▶ _Work order_: Drop the images; return everything else in the listing below exactly.

▶ _Data excerpt_:
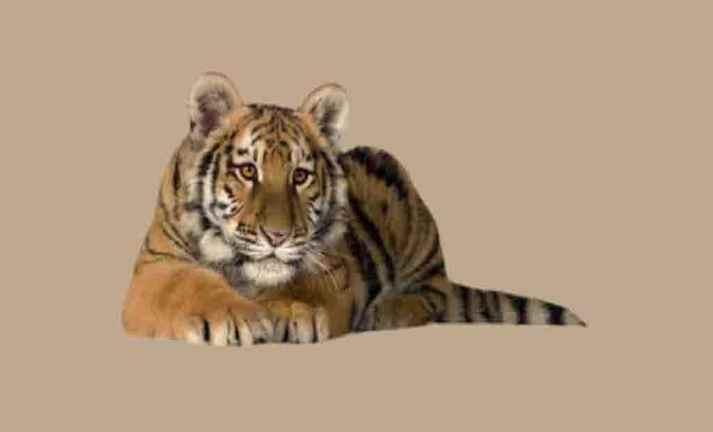 Tigres coleção imagens transparentes PNG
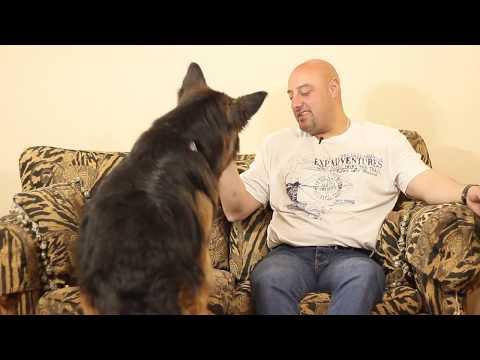 هشام جلال وماكس 'جيرمن شيبرد' - كلبك علي ما تربيه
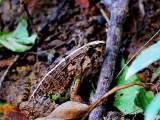 衢州虎纹蛙蛙基地衢州虎纹蛙幼苗供应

▶ _Answer space_:
 Tigres coleção imagens transparentes PNG
 هشام جلال وماكس 'جيرمن شيبرد' - كلبك علي ما تربيه
 衢州虎纹蛙蛙基地衢州虎纹蛙幼苗供应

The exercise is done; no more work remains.